Il provvedimento è stato disposto dal Questore della Provincia di Brescia, Paolo Sartori, con sospensione immediata della licenza.

IL PROVVEDIMENTO

La decisione è arrivata al termine di un’attività investigativa condotta dalla Polizia Locale di Brescia.

Secondo quanto emerso, il locale era diventato di fatto un punto operativo per una fiorente attività di spaccio di sostanze stupefacenti, in particolare cocaina, hashish e marijuana, gestita direttamente dal titolare del bar.
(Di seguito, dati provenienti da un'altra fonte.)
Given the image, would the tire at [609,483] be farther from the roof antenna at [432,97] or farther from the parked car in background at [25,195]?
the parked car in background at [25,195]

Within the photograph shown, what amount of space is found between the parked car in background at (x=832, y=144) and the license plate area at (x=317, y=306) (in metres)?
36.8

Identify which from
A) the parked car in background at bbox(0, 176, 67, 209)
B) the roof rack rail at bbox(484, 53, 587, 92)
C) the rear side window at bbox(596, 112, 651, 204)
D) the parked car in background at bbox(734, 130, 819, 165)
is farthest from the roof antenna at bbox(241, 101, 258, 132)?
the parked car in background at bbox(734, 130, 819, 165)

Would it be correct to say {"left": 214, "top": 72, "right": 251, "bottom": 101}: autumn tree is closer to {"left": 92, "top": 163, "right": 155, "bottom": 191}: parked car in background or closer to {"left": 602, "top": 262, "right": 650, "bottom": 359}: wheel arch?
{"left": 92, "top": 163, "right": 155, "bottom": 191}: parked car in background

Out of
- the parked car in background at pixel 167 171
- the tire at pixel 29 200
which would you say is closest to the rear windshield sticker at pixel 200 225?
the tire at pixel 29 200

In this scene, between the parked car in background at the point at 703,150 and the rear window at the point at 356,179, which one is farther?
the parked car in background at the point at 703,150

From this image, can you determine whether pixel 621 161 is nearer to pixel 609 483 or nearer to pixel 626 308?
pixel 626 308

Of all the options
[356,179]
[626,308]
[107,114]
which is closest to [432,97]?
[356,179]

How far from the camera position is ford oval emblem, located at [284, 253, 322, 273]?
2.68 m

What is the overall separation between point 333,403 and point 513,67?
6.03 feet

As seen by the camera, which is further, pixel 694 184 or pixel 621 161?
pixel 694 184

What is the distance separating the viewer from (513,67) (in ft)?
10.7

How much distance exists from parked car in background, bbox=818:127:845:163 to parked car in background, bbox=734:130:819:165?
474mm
Proprio il gestore era stato arrestato in flagranza per detenzione ai fini di spaccio.

IL GIRO DI DROGA

All’interno del locale erano stati inoltre individuati numerosi avventori tossicodipendenti e soggetti con precedenti, anche specifici per droga.
Un quadro che aveva fatto ritenere il bar un vero e proprio punto di riferimento per spacciatori e consumatori.

LA CHIUSURA

Da qui la decisione di sospendere la licenza e disporre la chiusura immediata per 30 giorni, come previsto dall’articolo 100 del Testo unico delle leggi di pubblica sicurezza.

Un provvedimento adottato per interrompere una situazione ritenuta gravemente pericolosa per l’ordine e la sicurezza pubblica.

LE MISURE

Vista la gravità dei fatti, nei confronti del titolare arrestato è stato inoltre emesso un avviso orale di pubblica sicurezza, misura che può portare alla successiva applicazione della sorveglianza speciale.